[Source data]
════════════════

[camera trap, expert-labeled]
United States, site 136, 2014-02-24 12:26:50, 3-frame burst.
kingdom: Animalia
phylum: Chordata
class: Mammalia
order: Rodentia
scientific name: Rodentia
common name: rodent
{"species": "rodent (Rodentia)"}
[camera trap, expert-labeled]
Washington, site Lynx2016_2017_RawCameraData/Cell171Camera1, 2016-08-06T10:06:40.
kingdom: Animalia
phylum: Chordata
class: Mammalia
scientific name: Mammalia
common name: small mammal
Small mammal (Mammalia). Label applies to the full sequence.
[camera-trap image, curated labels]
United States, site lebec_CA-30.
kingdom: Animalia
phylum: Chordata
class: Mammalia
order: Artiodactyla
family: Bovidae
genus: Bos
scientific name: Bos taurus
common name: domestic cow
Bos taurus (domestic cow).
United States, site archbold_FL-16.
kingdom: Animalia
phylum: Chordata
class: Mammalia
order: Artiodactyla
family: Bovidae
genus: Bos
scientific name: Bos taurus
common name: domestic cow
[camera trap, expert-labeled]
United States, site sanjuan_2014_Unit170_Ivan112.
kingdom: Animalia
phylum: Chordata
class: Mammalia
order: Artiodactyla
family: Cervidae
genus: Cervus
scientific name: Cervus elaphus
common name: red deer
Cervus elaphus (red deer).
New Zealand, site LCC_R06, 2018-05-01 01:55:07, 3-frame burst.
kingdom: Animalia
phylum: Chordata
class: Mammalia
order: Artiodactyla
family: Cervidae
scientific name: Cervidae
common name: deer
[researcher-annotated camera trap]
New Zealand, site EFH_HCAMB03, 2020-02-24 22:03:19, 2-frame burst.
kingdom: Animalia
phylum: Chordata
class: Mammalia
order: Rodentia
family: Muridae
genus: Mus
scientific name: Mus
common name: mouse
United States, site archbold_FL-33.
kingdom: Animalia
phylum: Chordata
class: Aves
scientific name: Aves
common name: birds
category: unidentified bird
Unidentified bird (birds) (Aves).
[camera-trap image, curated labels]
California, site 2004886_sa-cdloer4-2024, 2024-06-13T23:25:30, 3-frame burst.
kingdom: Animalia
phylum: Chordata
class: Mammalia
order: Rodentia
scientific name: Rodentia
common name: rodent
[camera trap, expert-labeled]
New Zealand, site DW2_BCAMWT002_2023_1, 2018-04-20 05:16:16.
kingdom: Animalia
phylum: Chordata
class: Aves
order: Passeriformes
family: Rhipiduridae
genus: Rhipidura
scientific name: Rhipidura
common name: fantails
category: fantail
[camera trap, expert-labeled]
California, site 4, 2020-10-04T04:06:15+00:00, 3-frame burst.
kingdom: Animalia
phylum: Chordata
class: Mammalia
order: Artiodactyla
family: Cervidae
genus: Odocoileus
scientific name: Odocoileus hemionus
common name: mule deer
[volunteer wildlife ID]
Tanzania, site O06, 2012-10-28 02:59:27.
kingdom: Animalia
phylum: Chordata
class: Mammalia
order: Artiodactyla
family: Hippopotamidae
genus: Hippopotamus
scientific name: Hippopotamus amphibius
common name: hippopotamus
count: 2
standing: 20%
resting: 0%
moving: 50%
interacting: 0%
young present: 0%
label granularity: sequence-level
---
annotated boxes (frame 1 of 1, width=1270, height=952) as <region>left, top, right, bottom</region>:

════════════════

◆ Exercise directions ◆
Please reproduce each record precisely as written.

◆ Written solution ◆
[camera trap, expert-labeled]
United States, site 136, 2014-02-24 12:26:50, 3-frame burst.
kingdom: Animalia
phylum: Chordata
class: Mammalia
order: Rodentia
scientific name: Rodentia
common name: rodent
{"species": "rodent (Rodentia)"}
[camera trap, expert-labeled]
Washington, site Lynx2016_2017_RawCameraData/Cell171Camera1, 2016-08-06T10:06:40.
kingdom: Animalia
phylum: Chordata
class: Mammalia
scientific name: Mammalia
common name: small mammal
Small mammal (Mammalia). Label applies to the full sequence.
[camera-trap image, curated labels]
United States, site lebec_CA-30.
kingdom: Animalia
phylum: Chordata
class: Mammalia
order: Artiodactyla
family: Bovidae
genus: Bos
scientific name: Bos taurus
common name: domestic cow
Bos taurus (domestic cow).
United States, site archbold_FL-16.
kingdom: Animalia
phylum: Chordata
class: Mammalia
order: Artiodactyla
family: Bovidae
genus: Bos
scientific name: Bos taurus
common name: domestic cow
[camera trap, expert-labeled]
United States, site sanjuan_2014_Unit170_Ivan112.
kingdom: Animalia
phylum: Chordata
class: Mammalia
order: Artiodactyla
family: Cervidae
genus: Cervus
scientific name: Cervus elaphus
common name: red deer
Cervus elaphus (red deer).
New Zealand, site LCC_R06, 2018-05-01 01:55:07, 3-frame burst.
kingdom: Animalia
phylum: Chordata
class: Mammalia
order: Artiodactyla
family: Cervidae
scientific name: Cervidae
common name: deer
[researcher-annotated camera trap]
New Zealand, site EFH_HCAMB03, 2020-02-24 22:03:19, 2-frame burst.
kingdom: Animalia
phylum: Chordata
class: Mammalia
order: Rodentia
family: Muridae
genus: Mus
scientific name: Mus
common name: mouse
United States, site archbold_FL-33.
kingdom: Animalia
phylum: Chordata
class: Aves
scientific name: Aves
common name: birds
category: unidentified bird
Unidentified bird (birds) (Aves).
[camera-trap image, curated labels]
California, site 2004886_sa-cdloer4-2024, 2024-06-13T23:25:30, 3-frame burst.
kingdom: Animalia
phylum: Chordata
class: Mammalia
order: Rodentia
scientific name: Rodentia
common name: rodent
[camera trap, expert-labeled]
New Zealand, site DW2_BCAMWT002_2023_1, 2018-04-20 05:16:16.
kingdom: Animalia
phylum: Chordata
class: Aves
order: Passeriformes
family: Rhipiduridae
genus: Rhipidura
scientific name: Rhipidura
common name: fantails
category: fantail
[camera trap, expert-labeled]
California, site 4, 2020-10-04T04:06:15+00:00, 3-frame burst.
kingdom: Animalia
phylum: Chordata
class: Mammalia
order: Artiodactyla
family: Cervidae
genus: Odocoileus
scientific name: Odocoileus hemionus
common name: mule deer
[volunteer wildlife ID]
Tanzania, site O06, 2012-10-28 02:59:27.
kingdom: Animalia
phylum: Chordata
class: Mammalia
order: Artiodactyla
family: Hippopotamidae
genus: Hippopotamus
scientific name: Hippopotamus amphibius
common name: hippopotamus
count: 2
standing: 20%
resting: 0%
moving: 50%
interacting: 0%
young present: 0%
label granularity: sequence-level
---
annotated boxes (frame 1 of 1, width=1270, height=952) as <region>left, top, right, bottom</region>:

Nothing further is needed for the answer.